A general rule for government bonds is that they double the cost of projects, once interest has been paid. The San Francisco Bay Bridge earthquake retrofit was originally slated to cost $6.3 billion, but that was just for salaries and physical materials. With interest and fees, the cost to taxpayers and toll-payers will be over $12 billion.
And those heavy charges pale in comparison to the financing of “capital appreciation bonds.” The borrower pays only the principal for the first few years. But interest continues to compound; and after several decades, it can amount to ten times principal or more. Folsom Cordova used capital appreciation bonds to finance $514,000. The sticker price after interest and fees will be $9.1 million.
California needs $700 billion in infrastructure over the next decade, and the state doesn’t have that sort of money in its general fund. Where will the money come from?
North Dakota uses its Bank of North Dakota to generate credit. The BND partners with local banks rather than competing with them. North Dakota has the most local banks per capita of any state. Every year since the 2008 banking crisis, it has reported a return on investment of between 17 percent and 26 percent. North Dakota is the only state to escape the credit crisis, boasting a budget surplus every year since 2008.
California’s population is more than 50 times that of North Dakota. California has over $200 billion stashed in a variety of funds identified in its 2012 Comprehensive Annual Financial Report (CAFR), including $58 billion managed by the Treasurer in a Pooled Money Investment Account earning a meager 0.264% annually. California also has over $400 billion in its pension funds (CalPERS and CalSTRS).
This money is earmarked for specific purposes and cannot be spent on the state budget, but it can be invested. It could be invested in a state-owned bank, and deposited in the bank as interest-bearing certificates of deposit, which the bank could lend. The interest would return to the state.

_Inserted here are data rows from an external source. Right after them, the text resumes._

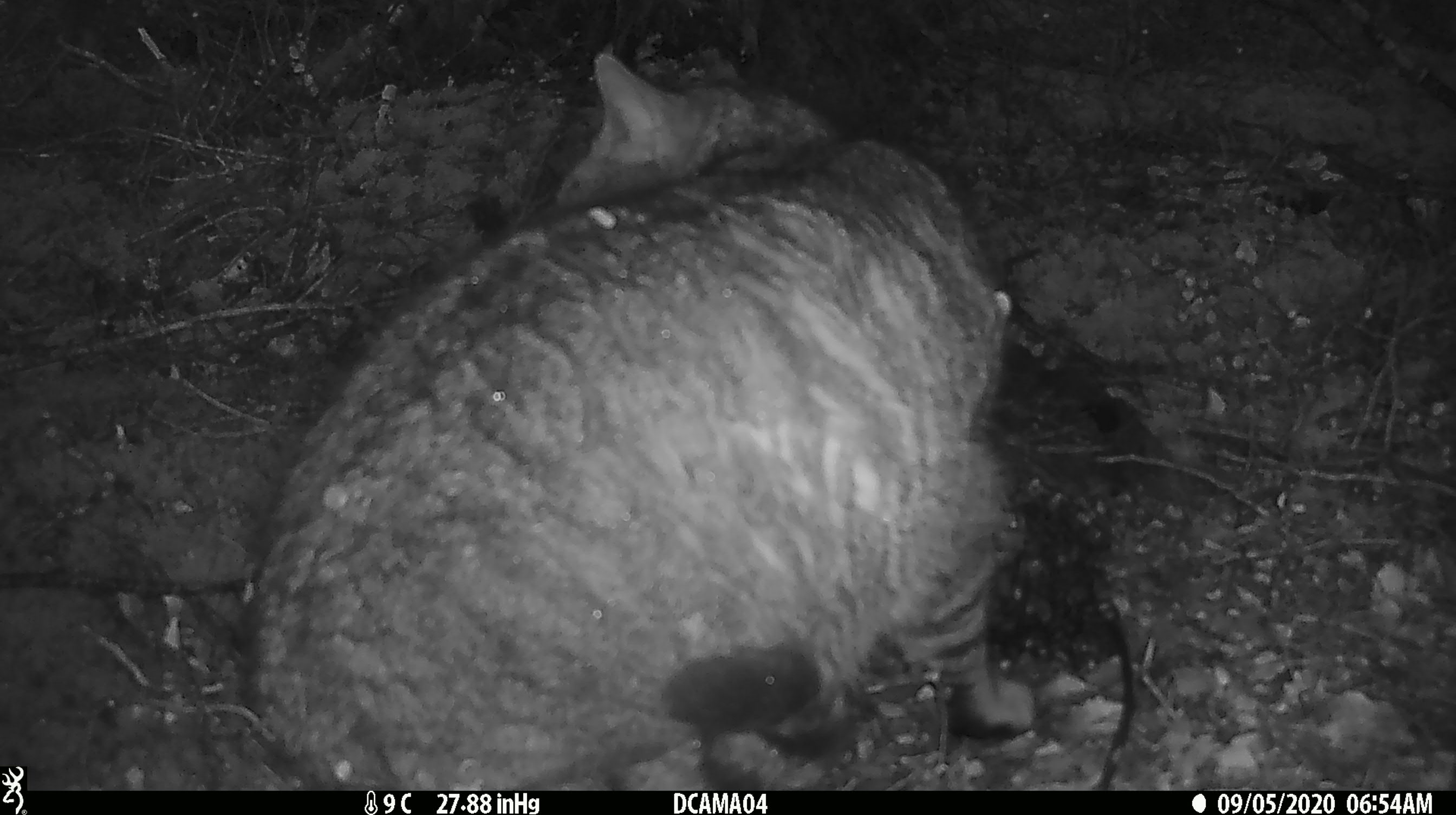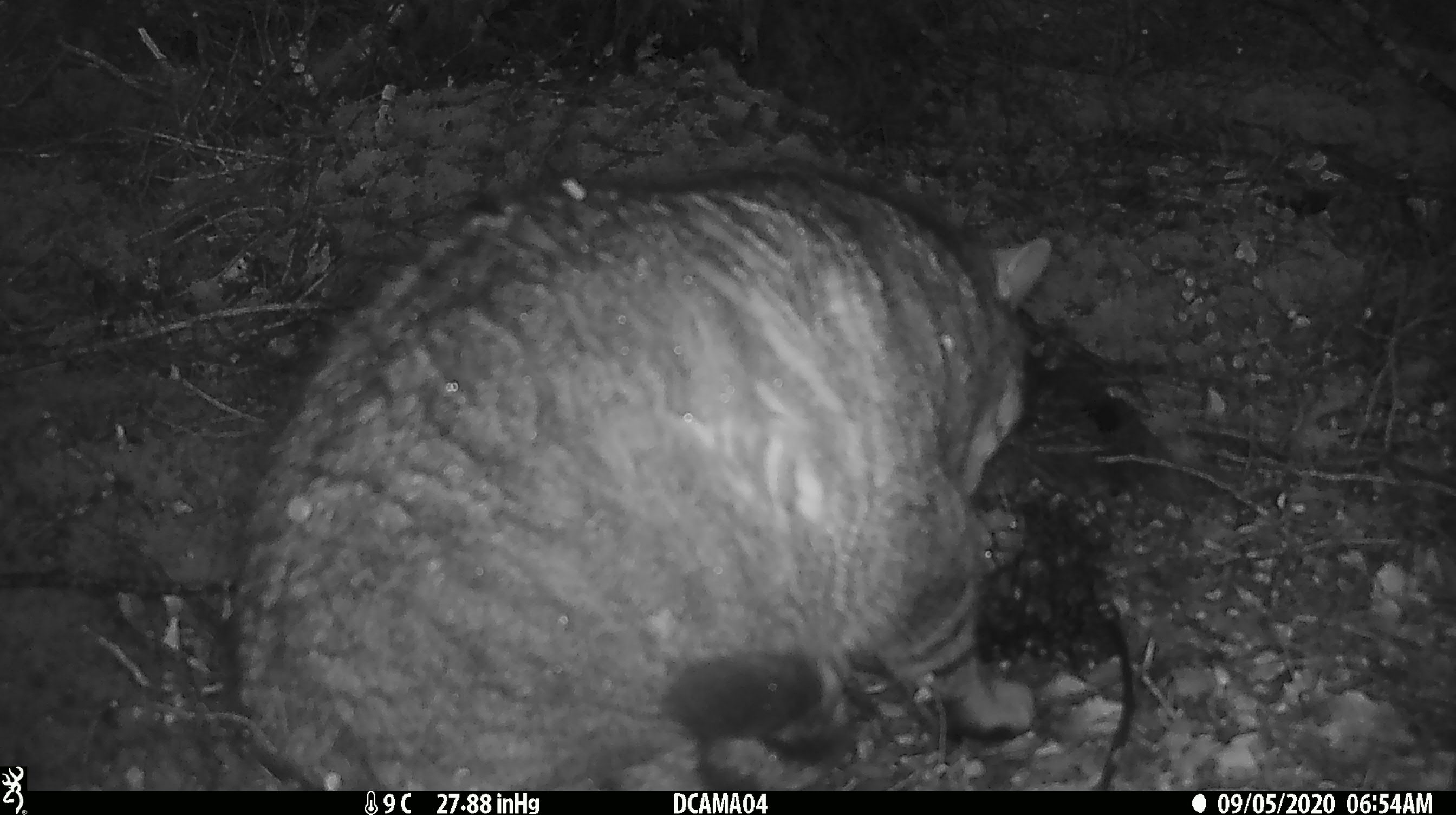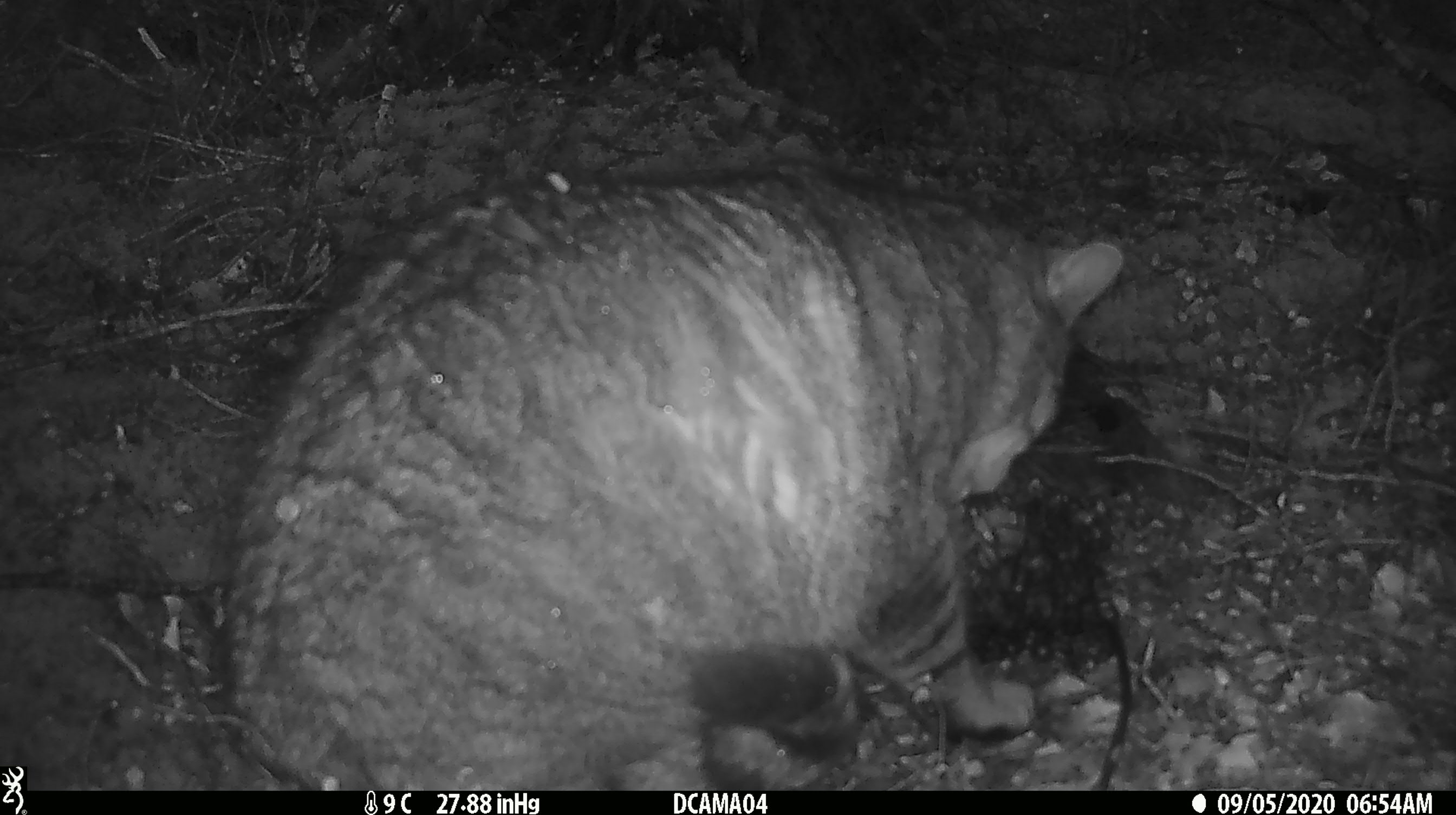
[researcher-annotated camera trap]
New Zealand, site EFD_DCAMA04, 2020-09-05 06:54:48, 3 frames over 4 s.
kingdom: Animalia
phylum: Chordata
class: Mammalia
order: Carnivora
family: Felidae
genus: Felis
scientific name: Felis catus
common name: domestic cat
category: cat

By doing its own financing in-house, the state can massively expand its infrastructure without imposing massive debts on future generations.
Ed. Notes: While public bankers might charge a lower interest, that rate could also be lowered by law, as old laws against usury used to. And however much the rate, the interest could be returned to the state not just by owning the bank that does the lending but also by taxing interest rather than exempting it as is now the case.
Bigger picture, some of that interest paid by governments goes to seniors, retired government workers, and others who own the bonds and need the income. If they lose that income, from where will they get replacement income?
Bonds could play a vital role in eliminating wasteful public spending. What if bonds had to be paid back only from any resultant rise in land value near the new infrastructure? If the proposed project looked like a bad idea, nobody would buy its geo-bonds, and white elephants like bridges to nowhere would not get built; only truly useful infrastructure would get built.
Often one of the biggest costs in new infrastructure is buying up the land. However, if the local government is recovering land value, then land price is nil. The project would only have to pay for any buildings on the land.
Establishing a public bank, or empowering the public treasury with banking functions, is not a bad idea but it might not be a necessary idea either, once the public recovers its own location value that its presence creates.